EXERCISE INSTRUCTIONS: Copy out word for word everything from the line containing "Is (x=827, y=409)" down to the end of the records, both ends included, and leave the pictures out of your copy.

ENTRIES SHOWN:
------------------------------------------------------------------------

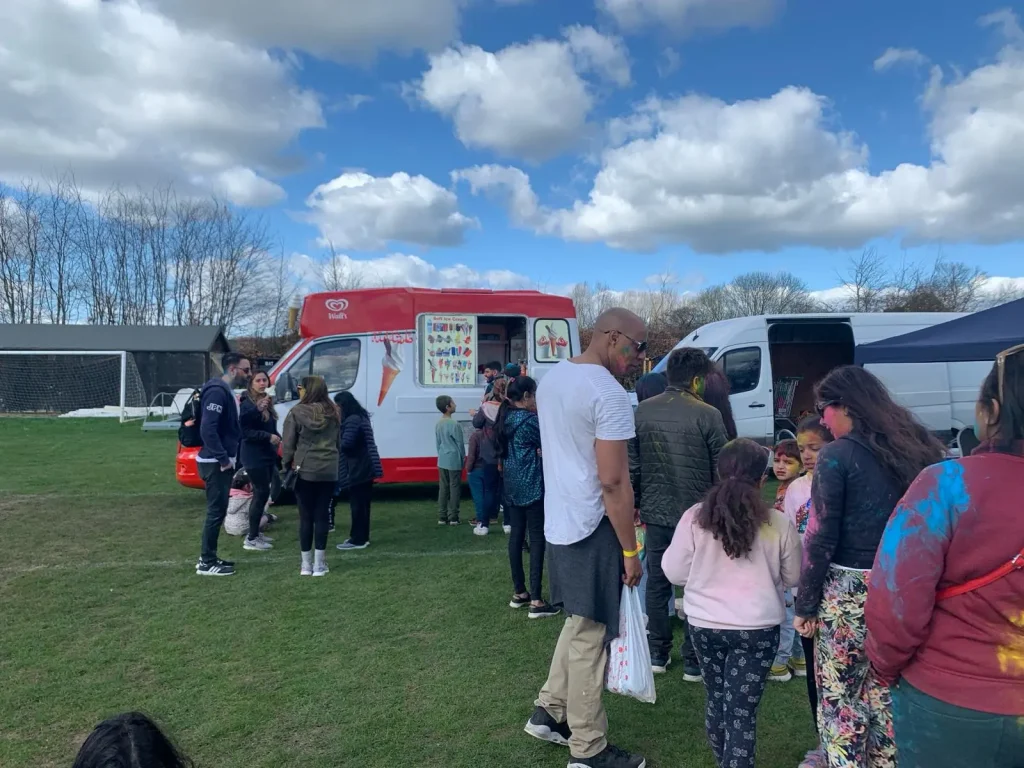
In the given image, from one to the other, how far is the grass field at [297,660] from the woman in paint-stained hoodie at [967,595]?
1.92 metres

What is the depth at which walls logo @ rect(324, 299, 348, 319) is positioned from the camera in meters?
9.50

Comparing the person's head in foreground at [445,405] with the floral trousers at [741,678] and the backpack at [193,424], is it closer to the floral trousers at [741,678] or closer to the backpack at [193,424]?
the backpack at [193,424]

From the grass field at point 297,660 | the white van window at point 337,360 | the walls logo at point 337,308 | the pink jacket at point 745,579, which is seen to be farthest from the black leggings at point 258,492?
the pink jacket at point 745,579

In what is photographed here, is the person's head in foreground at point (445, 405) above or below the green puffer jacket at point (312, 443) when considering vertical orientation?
above

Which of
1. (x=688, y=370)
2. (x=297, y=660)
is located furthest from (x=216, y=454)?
(x=688, y=370)

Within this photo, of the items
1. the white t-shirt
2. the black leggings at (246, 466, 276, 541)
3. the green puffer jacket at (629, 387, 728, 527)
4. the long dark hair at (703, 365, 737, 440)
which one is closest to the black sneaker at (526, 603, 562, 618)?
the green puffer jacket at (629, 387, 728, 527)

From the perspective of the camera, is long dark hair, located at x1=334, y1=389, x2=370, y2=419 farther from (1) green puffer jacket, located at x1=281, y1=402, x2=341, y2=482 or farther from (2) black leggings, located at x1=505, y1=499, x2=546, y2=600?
(2) black leggings, located at x1=505, y1=499, x2=546, y2=600

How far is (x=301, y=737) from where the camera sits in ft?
11.7

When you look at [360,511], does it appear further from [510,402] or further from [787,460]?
[787,460]

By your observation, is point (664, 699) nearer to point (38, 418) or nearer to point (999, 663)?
point (999, 663)

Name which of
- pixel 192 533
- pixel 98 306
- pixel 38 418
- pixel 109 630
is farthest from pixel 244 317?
pixel 109 630

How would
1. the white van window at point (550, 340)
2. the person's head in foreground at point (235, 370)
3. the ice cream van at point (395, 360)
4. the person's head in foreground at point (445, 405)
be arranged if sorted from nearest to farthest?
the person's head in foreground at point (235, 370) → the person's head in foreground at point (445, 405) → the ice cream van at point (395, 360) → the white van window at point (550, 340)

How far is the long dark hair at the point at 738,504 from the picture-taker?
9.21 ft

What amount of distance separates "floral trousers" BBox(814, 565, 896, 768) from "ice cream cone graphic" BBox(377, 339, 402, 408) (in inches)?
292
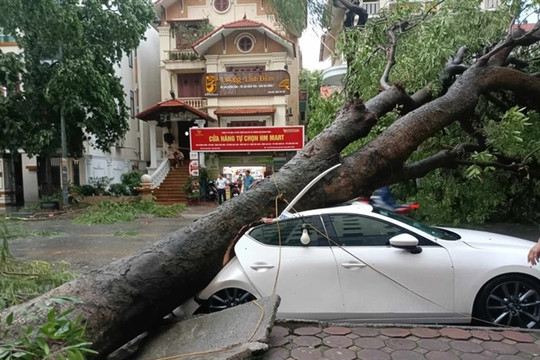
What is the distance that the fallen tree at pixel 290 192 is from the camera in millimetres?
3307

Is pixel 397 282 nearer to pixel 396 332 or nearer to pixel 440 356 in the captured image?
pixel 396 332

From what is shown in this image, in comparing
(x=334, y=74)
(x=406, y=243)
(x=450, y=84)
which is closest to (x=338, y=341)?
(x=406, y=243)

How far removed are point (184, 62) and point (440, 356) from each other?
23.2 metres

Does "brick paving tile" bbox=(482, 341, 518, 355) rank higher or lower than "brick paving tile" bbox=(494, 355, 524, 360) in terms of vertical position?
higher

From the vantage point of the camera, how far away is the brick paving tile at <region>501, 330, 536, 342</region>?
328cm

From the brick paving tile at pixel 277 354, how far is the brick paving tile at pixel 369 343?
23.6 inches

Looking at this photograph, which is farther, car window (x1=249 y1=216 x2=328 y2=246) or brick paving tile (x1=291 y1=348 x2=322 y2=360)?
car window (x1=249 y1=216 x2=328 y2=246)

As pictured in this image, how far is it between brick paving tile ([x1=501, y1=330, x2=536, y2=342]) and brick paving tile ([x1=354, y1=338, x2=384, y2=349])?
108cm

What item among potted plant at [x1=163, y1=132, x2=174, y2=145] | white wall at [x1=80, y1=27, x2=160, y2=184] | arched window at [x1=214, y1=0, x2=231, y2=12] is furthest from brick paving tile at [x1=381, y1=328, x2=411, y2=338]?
arched window at [x1=214, y1=0, x2=231, y2=12]

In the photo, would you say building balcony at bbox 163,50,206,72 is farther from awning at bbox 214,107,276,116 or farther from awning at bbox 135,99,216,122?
awning at bbox 135,99,216,122

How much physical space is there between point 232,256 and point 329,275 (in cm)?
103

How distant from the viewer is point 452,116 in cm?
510

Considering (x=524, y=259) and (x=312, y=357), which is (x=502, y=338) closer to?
(x=524, y=259)

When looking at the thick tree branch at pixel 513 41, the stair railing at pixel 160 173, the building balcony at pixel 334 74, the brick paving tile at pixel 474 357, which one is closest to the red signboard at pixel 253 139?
the stair railing at pixel 160 173
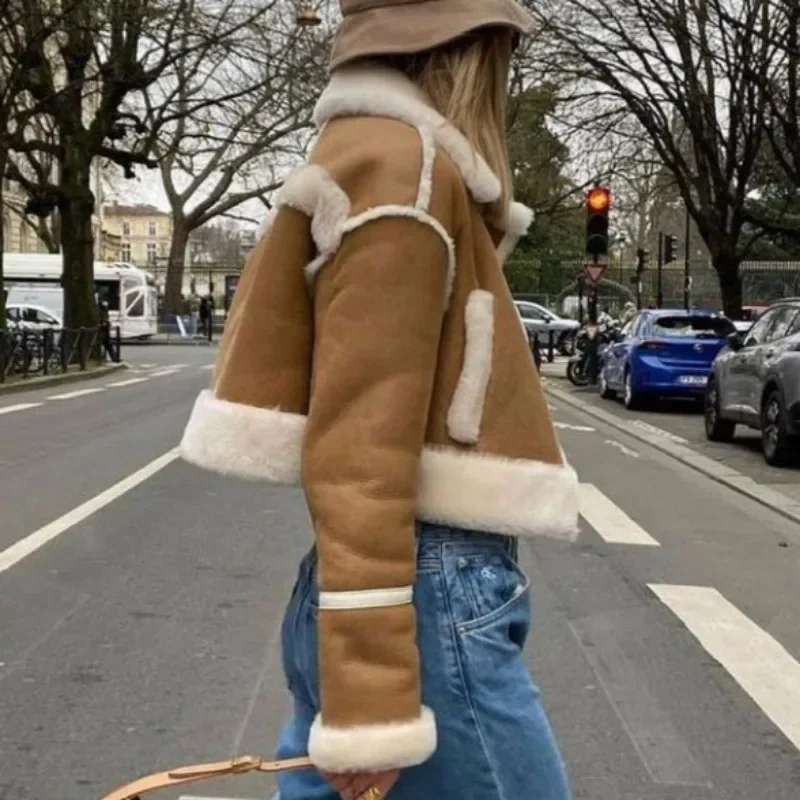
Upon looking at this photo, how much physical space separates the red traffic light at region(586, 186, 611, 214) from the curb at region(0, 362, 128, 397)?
1044 cm

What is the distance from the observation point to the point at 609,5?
22281mm

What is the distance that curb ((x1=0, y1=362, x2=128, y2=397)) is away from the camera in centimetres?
2238

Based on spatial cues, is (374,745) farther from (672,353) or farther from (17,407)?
(672,353)

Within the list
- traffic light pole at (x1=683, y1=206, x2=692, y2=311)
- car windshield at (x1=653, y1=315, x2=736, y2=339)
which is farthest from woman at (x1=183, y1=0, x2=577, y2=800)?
traffic light pole at (x1=683, y1=206, x2=692, y2=311)

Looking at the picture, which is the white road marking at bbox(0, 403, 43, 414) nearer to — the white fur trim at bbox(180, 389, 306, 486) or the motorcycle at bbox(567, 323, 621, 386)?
the motorcycle at bbox(567, 323, 621, 386)

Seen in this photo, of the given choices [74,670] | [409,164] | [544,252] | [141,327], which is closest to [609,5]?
[74,670]

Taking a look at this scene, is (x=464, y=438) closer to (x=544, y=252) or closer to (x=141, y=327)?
(x=141, y=327)

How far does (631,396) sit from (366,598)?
18181mm

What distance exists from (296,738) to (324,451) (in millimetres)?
528

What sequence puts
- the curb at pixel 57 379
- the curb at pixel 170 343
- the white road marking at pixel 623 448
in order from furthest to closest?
the curb at pixel 170 343, the curb at pixel 57 379, the white road marking at pixel 623 448

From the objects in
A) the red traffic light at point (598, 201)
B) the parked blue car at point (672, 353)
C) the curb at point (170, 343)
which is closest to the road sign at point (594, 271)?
the red traffic light at point (598, 201)

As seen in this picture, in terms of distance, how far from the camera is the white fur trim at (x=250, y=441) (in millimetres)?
1858

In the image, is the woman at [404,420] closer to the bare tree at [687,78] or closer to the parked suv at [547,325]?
the bare tree at [687,78]

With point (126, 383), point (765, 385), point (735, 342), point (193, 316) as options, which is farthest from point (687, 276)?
point (193, 316)
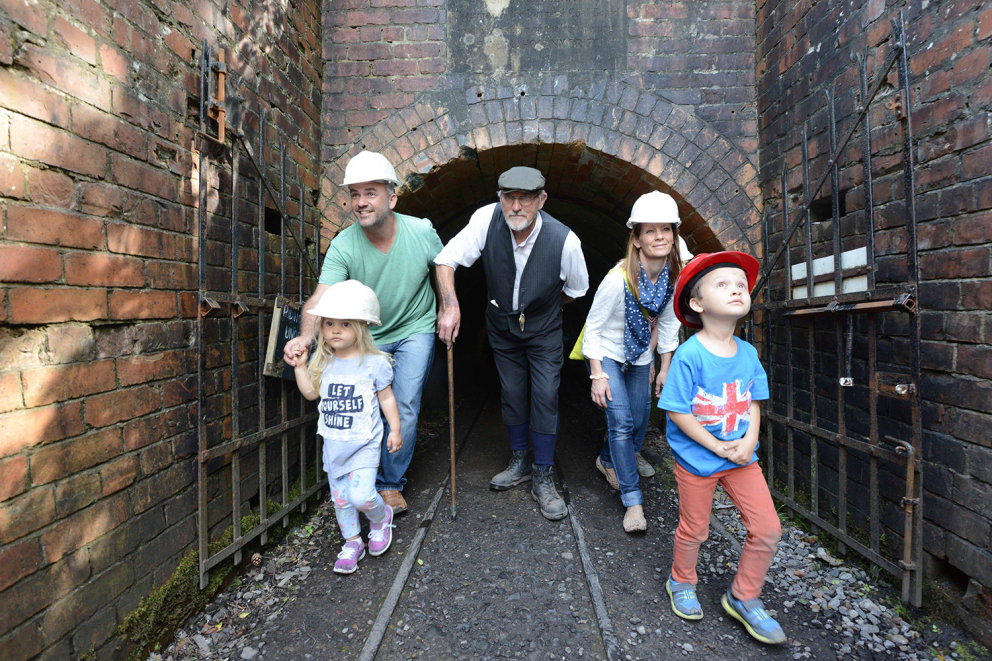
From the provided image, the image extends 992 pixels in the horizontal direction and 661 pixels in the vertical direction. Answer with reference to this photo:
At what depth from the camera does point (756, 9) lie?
388 centimetres

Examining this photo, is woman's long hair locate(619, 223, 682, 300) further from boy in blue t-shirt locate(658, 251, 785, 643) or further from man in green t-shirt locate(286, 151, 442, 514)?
man in green t-shirt locate(286, 151, 442, 514)

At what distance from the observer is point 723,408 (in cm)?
224

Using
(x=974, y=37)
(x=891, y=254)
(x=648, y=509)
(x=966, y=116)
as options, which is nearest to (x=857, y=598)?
(x=648, y=509)

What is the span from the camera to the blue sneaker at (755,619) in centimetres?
215

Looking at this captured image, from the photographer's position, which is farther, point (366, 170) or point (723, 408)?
point (366, 170)

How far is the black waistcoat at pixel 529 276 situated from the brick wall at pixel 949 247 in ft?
5.58

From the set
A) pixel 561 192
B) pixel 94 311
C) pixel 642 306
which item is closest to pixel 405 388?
pixel 642 306

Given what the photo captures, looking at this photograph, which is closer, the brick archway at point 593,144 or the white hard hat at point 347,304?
the white hard hat at point 347,304

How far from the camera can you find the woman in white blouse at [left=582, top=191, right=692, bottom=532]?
2.99 metres

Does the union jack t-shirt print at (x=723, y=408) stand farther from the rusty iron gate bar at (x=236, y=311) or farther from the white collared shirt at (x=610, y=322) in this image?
the rusty iron gate bar at (x=236, y=311)

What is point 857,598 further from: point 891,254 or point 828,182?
point 828,182

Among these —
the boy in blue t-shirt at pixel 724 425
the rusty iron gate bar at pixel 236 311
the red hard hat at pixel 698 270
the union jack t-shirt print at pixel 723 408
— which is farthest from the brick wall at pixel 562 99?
the union jack t-shirt print at pixel 723 408

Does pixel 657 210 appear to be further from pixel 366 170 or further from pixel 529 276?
pixel 366 170

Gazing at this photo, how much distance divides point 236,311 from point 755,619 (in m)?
2.79
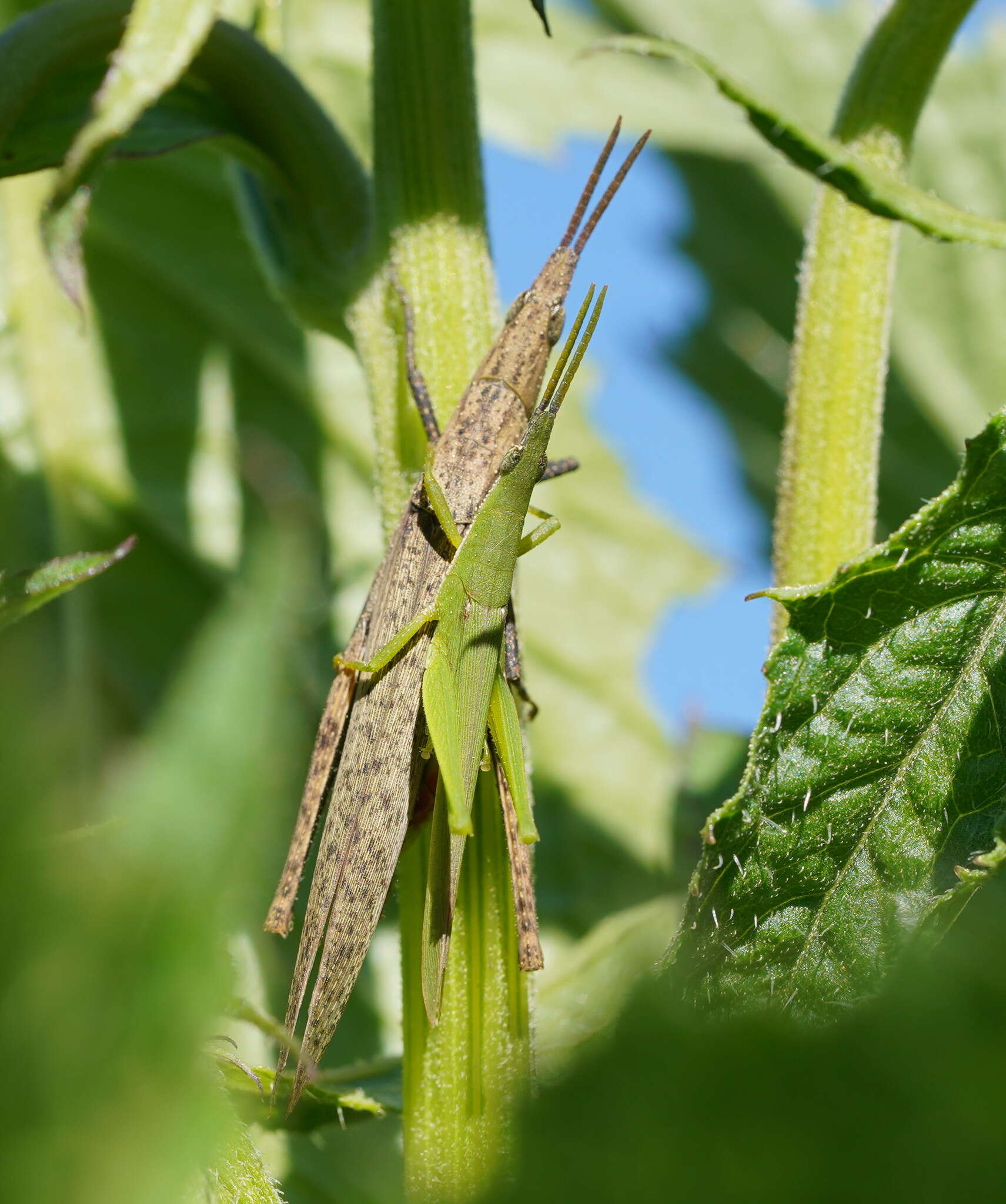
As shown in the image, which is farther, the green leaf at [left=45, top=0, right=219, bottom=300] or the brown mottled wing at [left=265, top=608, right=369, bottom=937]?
the brown mottled wing at [left=265, top=608, right=369, bottom=937]

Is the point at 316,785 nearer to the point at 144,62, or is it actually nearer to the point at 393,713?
the point at 393,713

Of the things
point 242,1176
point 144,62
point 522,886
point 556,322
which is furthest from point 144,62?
point 556,322

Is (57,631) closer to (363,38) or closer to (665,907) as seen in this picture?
(665,907)

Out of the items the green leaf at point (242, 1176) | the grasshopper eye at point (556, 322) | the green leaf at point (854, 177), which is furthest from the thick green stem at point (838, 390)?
the green leaf at point (242, 1176)

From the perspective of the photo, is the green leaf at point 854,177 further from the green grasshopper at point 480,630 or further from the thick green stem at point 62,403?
the thick green stem at point 62,403

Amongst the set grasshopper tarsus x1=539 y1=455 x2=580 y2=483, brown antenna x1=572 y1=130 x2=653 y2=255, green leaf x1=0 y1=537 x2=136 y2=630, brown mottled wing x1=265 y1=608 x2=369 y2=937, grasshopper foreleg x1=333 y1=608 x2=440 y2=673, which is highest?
brown antenna x1=572 y1=130 x2=653 y2=255

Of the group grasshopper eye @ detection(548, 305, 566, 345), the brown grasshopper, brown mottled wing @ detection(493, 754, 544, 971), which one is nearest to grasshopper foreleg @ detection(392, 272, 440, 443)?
the brown grasshopper

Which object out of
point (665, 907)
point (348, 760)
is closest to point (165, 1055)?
point (348, 760)

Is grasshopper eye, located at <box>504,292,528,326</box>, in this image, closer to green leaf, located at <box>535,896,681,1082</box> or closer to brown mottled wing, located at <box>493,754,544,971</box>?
brown mottled wing, located at <box>493,754,544,971</box>
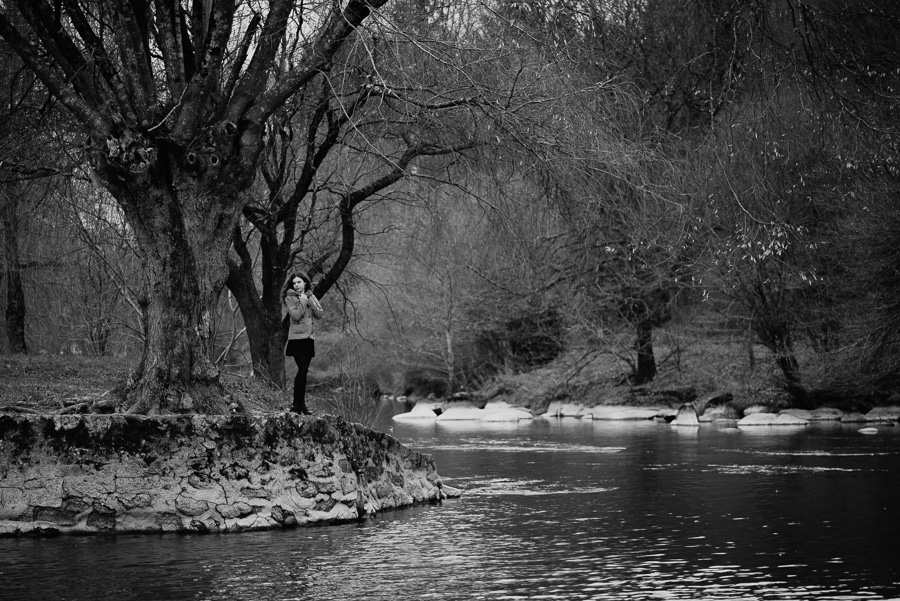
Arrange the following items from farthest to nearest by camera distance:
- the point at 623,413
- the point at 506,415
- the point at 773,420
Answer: the point at 506,415 < the point at 623,413 < the point at 773,420

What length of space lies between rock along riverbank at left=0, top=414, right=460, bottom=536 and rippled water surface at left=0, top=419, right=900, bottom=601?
0.38m

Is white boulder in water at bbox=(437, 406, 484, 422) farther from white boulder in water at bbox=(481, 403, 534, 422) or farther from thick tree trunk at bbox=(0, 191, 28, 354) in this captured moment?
thick tree trunk at bbox=(0, 191, 28, 354)

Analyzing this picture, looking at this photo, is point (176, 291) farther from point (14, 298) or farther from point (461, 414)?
point (461, 414)

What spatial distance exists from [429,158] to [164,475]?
10.7 metres

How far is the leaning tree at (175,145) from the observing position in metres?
12.4

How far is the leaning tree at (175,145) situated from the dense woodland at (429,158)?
28mm

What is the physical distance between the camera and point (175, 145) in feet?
41.4

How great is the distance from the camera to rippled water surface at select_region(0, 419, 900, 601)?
8320 mm

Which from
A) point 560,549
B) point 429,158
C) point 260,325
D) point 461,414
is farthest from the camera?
point 461,414

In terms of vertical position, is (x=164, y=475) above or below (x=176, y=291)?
below

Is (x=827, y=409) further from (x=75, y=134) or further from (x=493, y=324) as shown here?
(x=75, y=134)

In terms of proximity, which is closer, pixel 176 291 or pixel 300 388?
pixel 176 291

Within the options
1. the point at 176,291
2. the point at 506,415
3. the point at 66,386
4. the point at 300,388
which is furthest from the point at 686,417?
the point at 176,291

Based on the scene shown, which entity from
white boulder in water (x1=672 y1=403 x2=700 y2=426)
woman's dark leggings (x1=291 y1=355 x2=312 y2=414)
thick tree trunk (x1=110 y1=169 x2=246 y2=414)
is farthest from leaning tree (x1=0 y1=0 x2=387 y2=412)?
white boulder in water (x1=672 y1=403 x2=700 y2=426)
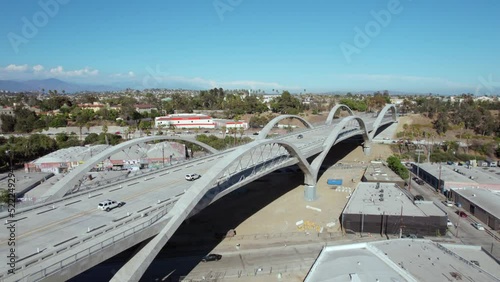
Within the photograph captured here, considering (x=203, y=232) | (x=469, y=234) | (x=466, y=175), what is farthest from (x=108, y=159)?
(x=466, y=175)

------------------------------------------------------------------------

FULL OUTPUT:
Is (x=827, y=409) further from (x=75, y=134) or further from (x=493, y=324) as shown here?
(x=75, y=134)

In terms of proximity, which is closer, pixel 176 291 or pixel 300 388?
pixel 176 291

Within the options
1. the point at 176,291
2. the point at 506,415
3. the point at 66,386
4. the point at 300,388
which is furthest from the point at 686,417?
the point at 176,291

Based on the scene shown, which entity from
white boulder in water (x1=672 y1=403 x2=700 y2=426)
woman's dark leggings (x1=291 y1=355 x2=312 y2=414)
thick tree trunk (x1=110 y1=169 x2=246 y2=414)
is farthest from leaning tree (x1=0 y1=0 x2=387 y2=412)?
white boulder in water (x1=672 y1=403 x2=700 y2=426)
Within the photograph captured here, considering (x=203, y=232) | (x=469, y=234) | (x=466, y=175), what is farthest from (x=108, y=159)?
(x=466, y=175)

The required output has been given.